Susurraban, sentados a la pequeña mesa de la cocina, cubierta con un mantel de
tela de hule a cuadros blancos y colorados. Pero ella los escuchaba, agazapada
en la escalera. Con seis años, sabía más ellos de lo que ellos pensaban.
–La
cosa se está poniendo fea, María. Esos cabrones están estrechando el cerco.
–Lo
sé, pero lo que dices es terrible.
–Lo
es, pero hazme caso, es mejor así. La botella la dejo escondida bajo el segundo
tablón del fregadero. No nos pueden pillar vivos, María. Si nos cogen, nos lo
sacan todo. Nadie aguanta los interrogatorios. Y luego nos dan garrote vil, así
que ya me dirás qué coño de sentido tiene. Si vienen a por nosotros, nos lo bebemos
y se acabó. Esto aguanta muchos años sin pasarse, así que seguirá siendo
efectivo si algún día lo necesitamos.
–Pero,
¿y la niña?
–Si
se da el caso, la niña estará bien con tu hermana. No tenemos alternativa.

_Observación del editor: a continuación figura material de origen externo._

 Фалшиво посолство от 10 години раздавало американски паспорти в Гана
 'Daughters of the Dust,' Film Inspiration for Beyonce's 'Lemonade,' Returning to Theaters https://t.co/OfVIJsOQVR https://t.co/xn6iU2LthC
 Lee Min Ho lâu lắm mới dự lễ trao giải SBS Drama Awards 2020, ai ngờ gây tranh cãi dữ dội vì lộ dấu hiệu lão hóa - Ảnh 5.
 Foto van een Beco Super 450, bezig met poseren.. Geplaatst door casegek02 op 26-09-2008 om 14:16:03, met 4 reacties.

Créeme, María, no dejes que te cojan viva.
–Está
bien. ¡Señor, cómo se está complicando todo!
–Si
me detuvieran por ahí y no me diera tiempo a hacer nada, te llenas con él una
taza de café y te la bebes lo antes posible. El resto lo dejas donde estaba,
por si acaso lo necesita alguno de los otros. No esperes a que vengan a por ti.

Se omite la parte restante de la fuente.